Great pic!! A family affair . . . doesn't get any better. :- )


----------



## pondman (Oct 17, 2012)

Well Uncle Fester my season was a bummer, didn't find a one. going to look for new places to hunt next year and giving up on my old places. How did you end up and the rest of you that follow this forum????


----------



## BOBBY HALL (Apr 20, 2018)

So, I'm here from Dallas as I have business meetings all week next week and my wife and I are staying at Evergreen Marriott Resort in Stone Mountain Georgia and we are walking the trails.
However I expected to see several morel mushrooms as we were walking and there were several dead trees laying around but I did not see one...
What's the deal in trick on finding them here?


----------



## stripernut (Feb 25, 2018)

BOBBY HALL said:


> So, I'm here from Dallas as I have business meetings all week next week and my wife and I are staying at Evergreen Marriott Resort in Stone Mountain Georgia and we are walking the trails.

TASKS FOR THIS EXERCISE:
1. In the forum thread, where are BOBBY HALL and his wife staying?
2. Please write out everything in the forum thread from "## pondman (Oct" down to "follow this forum????".
The data comes from a source separate from the forum thread.

DATA SHOWN:

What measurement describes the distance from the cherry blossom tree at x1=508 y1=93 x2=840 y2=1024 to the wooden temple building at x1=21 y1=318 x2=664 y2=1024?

REPLIES:
1. Evergreen Marriott Resort in Stone Mountain, Georgia.

2.
## pondman (Oct 17, 2012)

Well Uncle Fester my season was a bummer, didn't find a one. going to look for new places to hunt next year and giving up on my old places. How did you end up and the rest of you that follow this forum????